(Exercise text begins)
FIG. 5 illustrates an example computing device according to aspects of the present disclosure. For example, computing device 500 can implement any of the systems or methods described herein. In some instances, computing device 500 may be a component of or included within a media device. The components of computing device 500 are shown in electrical communication with each other using connection 506, such as a bus. The example computing device architecture 500 includes a processor (e.g., CPU, processor, or the like) 504 and connection 506 (e.g., such as a bus, or the like) that is configured to couple components of computing device 500 such as, but not limited to, memory 520, read only memory (ROM) 518, random access memory (RAM) 516, and/or storage device 508, to processing unit 510.

Computing device 500 can include a cache 502 of high-speed memory connected directly with, in close proximity to, or integrated within processor 504. Computing device 500 can copy data from memory 520 and/or storage device 508 to cache 502 for quicker access by processor 504. In this way, cache 502 may provide a performance boost that avoids delays while processor 504 waits for data. Alternatively, processor 504 may access data directly from memory 520, ROM 517, RAM 516, and/or storage device 508. Memory 520 can include multiple types of homogenous or heterogeneous memory (e.g., such as, but not limited to, magnetic, optical, solid-state, etc.).

Storage device 508 may include one or more non-transitory computer-readable media such as volatile and/or non-volatile memories. A non-transitory computer-readable medium can store instructions and/or data accessible by computing device 500. Non-transitory computer-readable media can include, but is not limited to magnetic cassettes, hard-disk drives (HDD), flash memory, solid state memory devices, digital versatile disks, cartridges, compact discs, random access memories (RAMs) 525, read only memory (ROM) 520, combinations thereof, or the like.

Storage device 508, may store one or more services, such as service 1 510, service 2 512, and service 3 514, that are executable by processor 504 and/or other electronic hardware. The one or more services include instructions executable by processor 504 to: perform operations such as any of the techniques, steps, processes, blocks, and/or operations described herein; control the operations of a device in communication with computing device 500; control the operations of processing unit 510 and/or any special-purpose processors; combinations therefor; or the like. Processor 504 may be a system on a chip (SOC) that includes one or more cores or processors, a bus, memories, clock, memory controller, cache, other processor components, and/or the like. A multi-core processor may be symmetric or asymmetric.
(Exercise text ends)
| Work item A |
Please write out everything from "Storage device 508, may" down to "symmetric or asymmetric." in the computing device passage, swapping "electronic hardware" for "dedicated circuitry".
| Work item B |
In the computing device passage, why does computing device 500 copy data from memory 520 and/or storage device 508 to cache 502?
(Data segment begins)
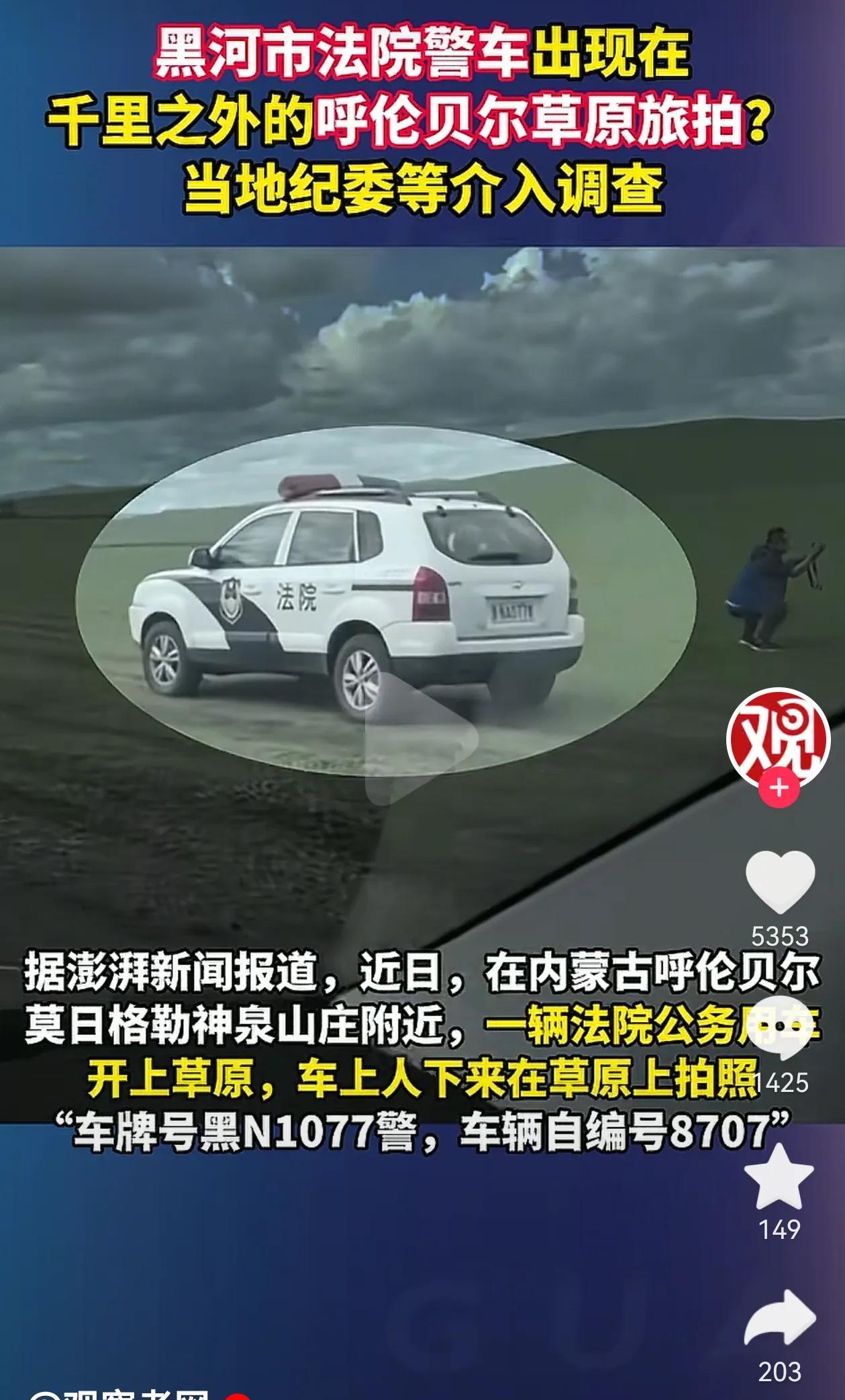 好家伙！黑河市法院警车竟然出现在千里之外的呼伦贝尔大草原上旅拍！这辆法院的车停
(Data segment ends)
| Expected output A |
Storage device 508, may store one or more services, such as service 1 510, service 2 512, and service 3 514, that are executable by processor 504 and/or other dedicated circuitry. The one or more services include instructions executable by processor 504 to: perform operations such as any of the techniques, steps, processes, blocks, and/or operations described herein; control the operations of a device in communication with computing device 500; control the operations of processing unit 510 and/or any special-purpose processors; combinations therefor; or the like. Processor 504 may be a system on a chip (SOC) that includes one or more cores or processors, a bus, memories, clock, memory controller, cache, other processor components, and/or the like. A multi-core processor may be symmetric or asymmetric.

| Expected output B |
For quicker access by processor 504.